Bill Cole & the Untempered Ensemble
Sometimes there is art just where, when, and how you need it.
Sometimes there is art just where, when, and how you need it.
UVA Associate Professor of Arts Administration George Sampson and a cohort of Arts Administration students had worked on planning and executing a residency by free jazz great Bill Cole and his Untempered Ensemble since March. Cole is hardly a stranger to UVA and to Charlottesville, having performed multiple concerts and events over many years, thanks in part to his long history with Sampson, who was once a student of Cole’s at Amherst and has been a friend and collaborator for more than five decades.
Cole’s Untempered Ensemble celebrates and personifies diversity in every way. Its members are of Indigenous American (Wabanaki and Nipissing), Asian-American, and African American descent. They perform on a variety of wind, string, and percussion instruments from six different continents -instruments audiences may never have otherwise had a chance to hear. They feature artists in their 70’s and 80’s and artists in their 20’s and 30’s.

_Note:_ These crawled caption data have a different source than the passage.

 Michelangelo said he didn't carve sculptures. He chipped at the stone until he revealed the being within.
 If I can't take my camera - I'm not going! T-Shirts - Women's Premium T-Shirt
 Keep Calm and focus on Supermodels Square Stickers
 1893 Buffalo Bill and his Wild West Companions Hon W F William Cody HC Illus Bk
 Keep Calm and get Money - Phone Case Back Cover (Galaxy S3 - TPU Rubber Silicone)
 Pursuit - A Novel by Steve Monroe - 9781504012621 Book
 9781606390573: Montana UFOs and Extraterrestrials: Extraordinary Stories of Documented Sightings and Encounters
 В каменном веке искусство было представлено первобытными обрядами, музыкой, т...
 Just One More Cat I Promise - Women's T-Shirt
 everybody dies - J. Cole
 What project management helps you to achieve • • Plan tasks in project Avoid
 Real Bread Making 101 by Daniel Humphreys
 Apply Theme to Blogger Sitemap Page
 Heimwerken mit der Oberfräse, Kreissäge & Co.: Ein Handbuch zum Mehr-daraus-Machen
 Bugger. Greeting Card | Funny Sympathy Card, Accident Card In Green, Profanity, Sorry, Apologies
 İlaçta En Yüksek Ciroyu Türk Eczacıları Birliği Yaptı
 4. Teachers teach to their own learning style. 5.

Founded in 1992 as a trio featuring Cole, William Smith, and Joe Daley, today the Untempered Ensemble features Bill Cole on Asian double reeds & didgeridoo, Joseph Daley on tuba & baritone horn, Ras Moshe Burnette on soprano & tenor saxes & flute, Taylor Ho Bynum on cornet, flugelhorn, double-belled cornet, conch shell & mutes, Althea Sully Cole on kora, Mali Obomsawin on acoustic bass and Warren Smith on drums & percussion.

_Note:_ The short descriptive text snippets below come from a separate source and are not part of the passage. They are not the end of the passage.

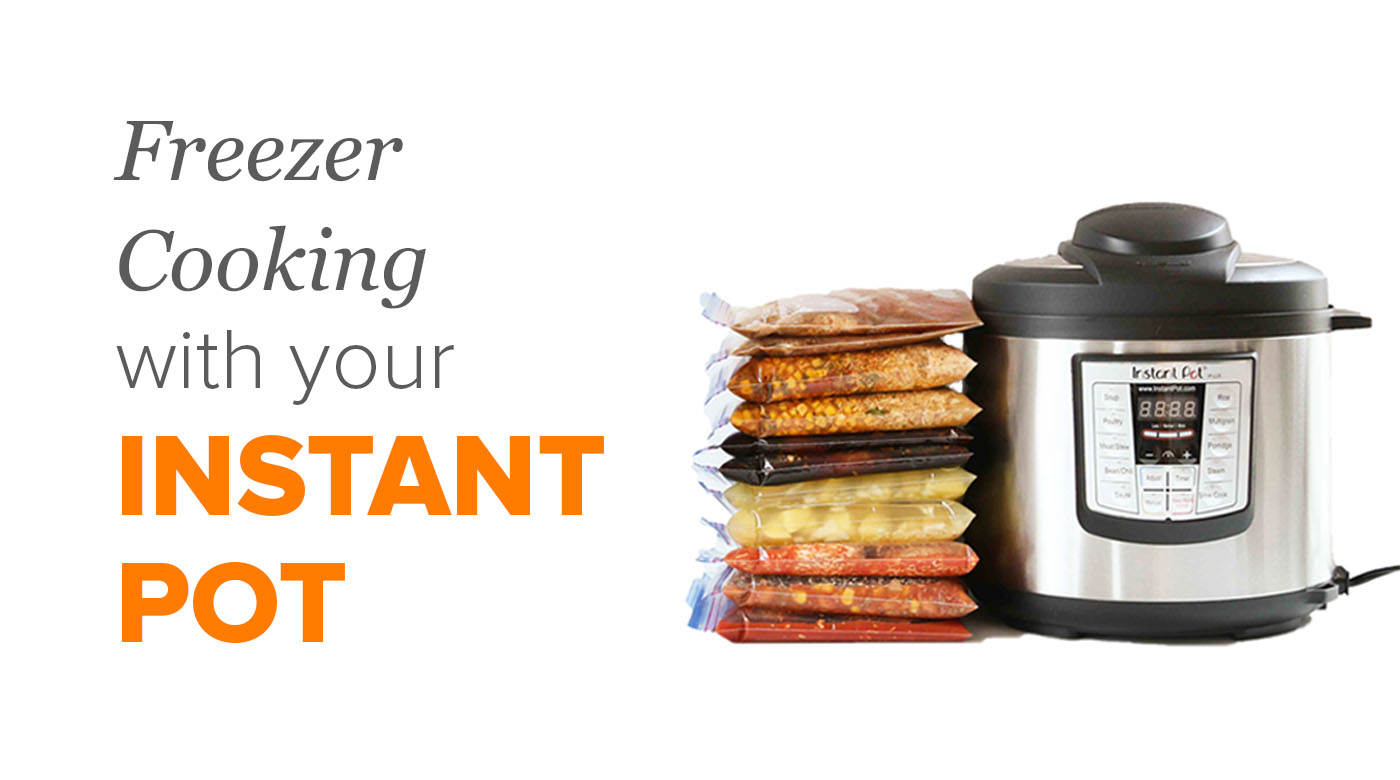 How to Freezer Cook with your Instant Pot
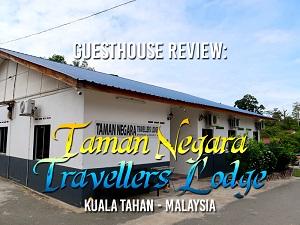 Guesthouse Review: Taman Negara Travellers Lodge, Kuala Tahan - Malaysia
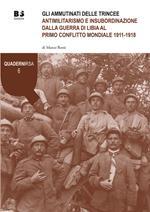 Gli ammutinati delle trincee. Antimilitarismo e insubordinazione dalla guerra di Libia al primo conflitto mondiale 1911-1918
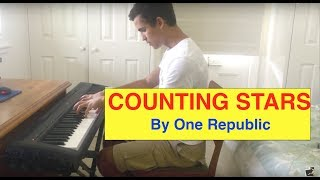 ♫ 'Counting Stars' By 'One Republic' Piano Cover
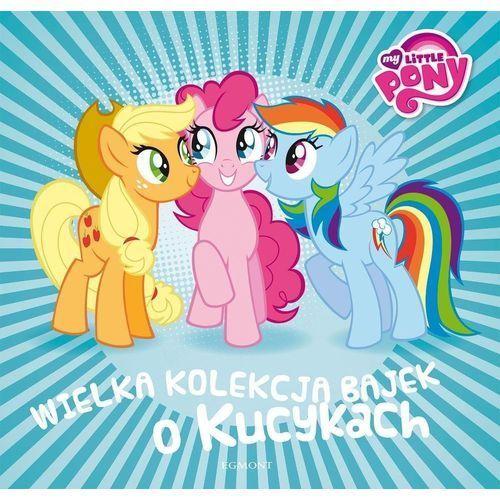 My Little Pony. Wielka kolekcja bajek o kucykach - Praca Zbiorowa, Egmont
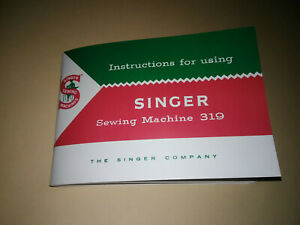 Singer 319 Sewing Machine Manual (319 Class) Reproduction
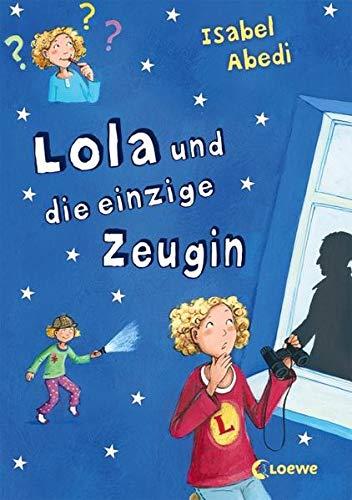 9783785556788: Lola und die einzige Zeugin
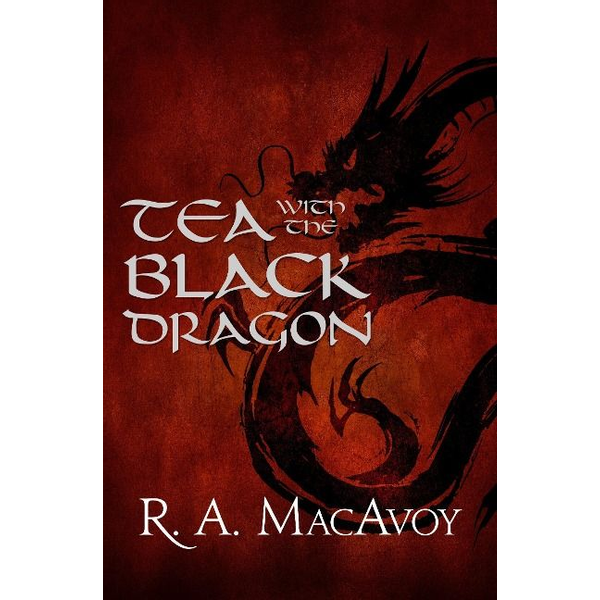 MacAvoy, R. a. - Tea with the Black Dragon
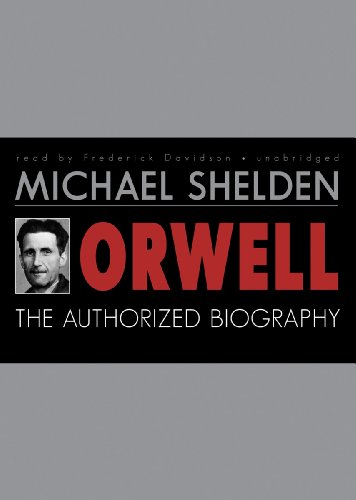 9781455155255: Orwell: The Authorized Biography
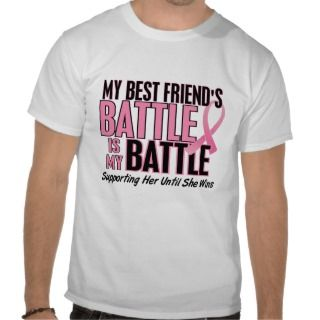 Breast Cancer My BATTLE TOO 1 Best Friend Tshirt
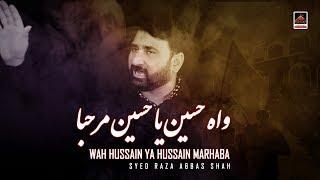 Noha - Wah Hussain Ya Hussain Marhaba - Syed Raza Abbas Shah - 2019
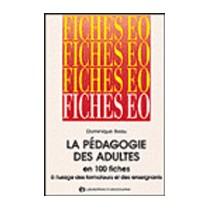 La Pedagogie Des Adultes En 100 Fiches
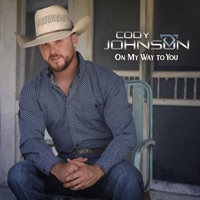 CODY JOHNSON - On My Way To You Chords and Lyrics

The group’s unique makeup was key to the itinerary the Arts Administration students built for the residency, which took place from November 13-17. The original plan was to begin the residency with a historic performance at the Monument for Enslaved Laborers, which would have been the first-ever live musical performance there. Cole had chosen a program with pieces focused on black culture and specifically around issues of violence surrounding the black community.
That historic moment was delayed due to the tragic events of Sunday, November 13, that took the lives of Lavel Davis, Jr., Devin Chandler, and D’Sean Perry, and injured fellow students Mike Hollins and Marlee Morgan. There were obvious questions around the rest of the week’s residency events. Danait Haddish, who was close to several of the victims, was unsure of what should happen when she walked into a meeting the next morning. “The ensemble was just so gracious. It felt like they were offering their music, and I was just there to receive it and listen. It gave me a purpose. I felt like they were there to use music as a remedy rather than to impose themselves on the community.”

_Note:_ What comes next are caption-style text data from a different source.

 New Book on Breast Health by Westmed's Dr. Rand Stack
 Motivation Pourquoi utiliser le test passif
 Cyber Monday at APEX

Second-year student Pre-Commerce student Hayeon Chung, who joined the project in September while a course assistant for a class taught by Sampson, found the music and the project healing as well. “With everything that had happened, I think my inclination would have been to stay home and not talk to anyone. The residency pushed me to get out there and interact with others, whether it was my fellow students on the project or the community members who came to experience it. It really made me realize we were all in this together and I felt so supported.”
The musicians brought that empathy to a sold-out performance at the Jefferson School African American Heritage Center, a Freedmen’s School that opened in 1865 and was the only Black high school in Charlottesville until 1951. It is known, Haddish added, as a traditionally safe space for African Americans and is a place the ensemble has played before. They brought it to another important and symbolic venue when they performed a concert in the Dome Room at the Rotunda.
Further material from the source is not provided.